Nach dem im Jahr 1982 die technologischen Linien zur Herstellung der CMOS-Taschenrechner-Schaltkreise im VEB Halbleiterwerk Frankfurt/Oder (HFO), der Flüssigkristall-Anzeigen im VEB Werk für Fernsehelektronik Berlin (WF) und der Leiterkarten im VEB Kontaktelemente und Spezialmaschinenbau Gornsdorf (KSG) in Dauerbetrieb gingen, wurde es auch möglich, in unserem Nachbarland CSSR moderne elektronische Taschenrechner anzubieten. Diese wurden in Zusammenarbeit des VEB Mikroelektronik Mühlhausen mit der Firma TESLA Vrchlabi n.p. hergestellt (n.p. ist die tschechische Entsprechung zu VEB). Dabei wurden augenscheinlich die Leiterkarten in Mühlhausen bestückt. Auch die gesamte Vorderseite mit den Tasten scheint dort hergestellt worden zu sein. (Bisher gelang es nicht, Belege oder Aussagen von ehemaligen, dafür verantwortlich Personen zu erhalten, die konkrete Auskunft über diese Zusammenarbeit geben.) In Vrchlabi wurden die Taschenrechner mit der Rückwand komplettiert und die tschechische Bedienungsanleitung, die Garantieurkunde sowie die Verpackung ergänzt.

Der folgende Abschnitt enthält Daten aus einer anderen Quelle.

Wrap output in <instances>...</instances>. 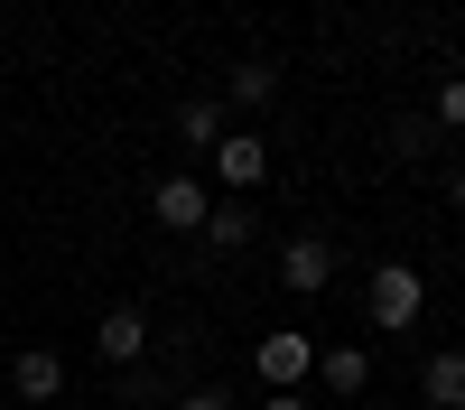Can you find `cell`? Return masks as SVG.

Für die Typen MR 411, MR 413, MR 609, MR 610 und OKU 109 (ist bis auf den Aufdruck gleich dem MR 412) wurde von den TESLA-Ingenieuren eine Rückwand gewählt, die Platz für den Einsatz von zwei Mignonzellen anstelle der Knopfzellen bot. Diese Variante war in Mühlhausen in Vorbereitung des Einsatzes des MR 609 als Schulrechner SR 1 bereits entwickelt und untersucht worden. Ab der Version "01 02 03" enthielt die dafür geänderte Leiterkarte 4484.978-02902 die entsprechenden Leiterzüge und Lötaugen.



Doch diese Stromversorgungslösung gab es bereits in japanischen Taschenrechnern (z.B. im Jahr 1979 beim Canon LC-8M). Mitte der 1970er Jahre brauchten die Flüssigkristall-Anzeigen noch Betriebsspannungen > 3 V. So waren in den Rechnern dafür noch Transverter vorhanden. Doch die technische Entwicklung ging weiter und man kam für CMOS-Schaltkreis und LCD mit 3 V aus. Der Stromverbrauch war so gering, das bereits Knopfzellen einen Betrieb über mehr als 1000 Stunden garantierten. International hatte sich damit diese Lösung erübrigt. (Für die in Frankfurt/Oder hergestellten CMOS-Taschenrechner-Schaltkreise war die Leistungsaufnahme angegeben mit: U824/U826 - 500 µW, U825/U827 - 60 µW .)
In der DDR wurde im Zusammenhang mit der Herstellung der Taschenrechner der zweiten Generation auch mit der Produktion von Knopfzellen (LR44) begonnen. Diese waren für hiesige Verhältnisse jedoch teuer (1987: 11 M für zwei), deshalb die Überlegung bzgl. der Verwendung von Mignonzellen (R6, AA). Zum Einsatz kam diese Stromversorgungslösung in den Modellen MR 4110 und MR 4130, kleine Pult-Tischrechner mit Uhren-, Wecker- und Stoppuhrfunktion. Für am Anfang der 1980er Jahre in der DDR gehandelte auslaufsichere Kohle-Zink-Elemente ergab sich rechnerisch im Uhrenmodus eine Dauerbetriebszeit größer 35 000 Stunden (ca. 4 Jahre). Für damals in der DDR nicht handelsübliche Alkali-Mangan-Zellen kommt man auf Einsatzzeiten größer 10 Jahre! D.h. die Batterielebensdauer wurde mehr durch die Selbstentladung als durch ihre energetische Nutzung bestimmt. Oder anders ausgedrückt, die Batterie verrottet eher, als daß sie entladen wird. Deshalb ist ihre Auslaufsicherheit wirklich wichtig.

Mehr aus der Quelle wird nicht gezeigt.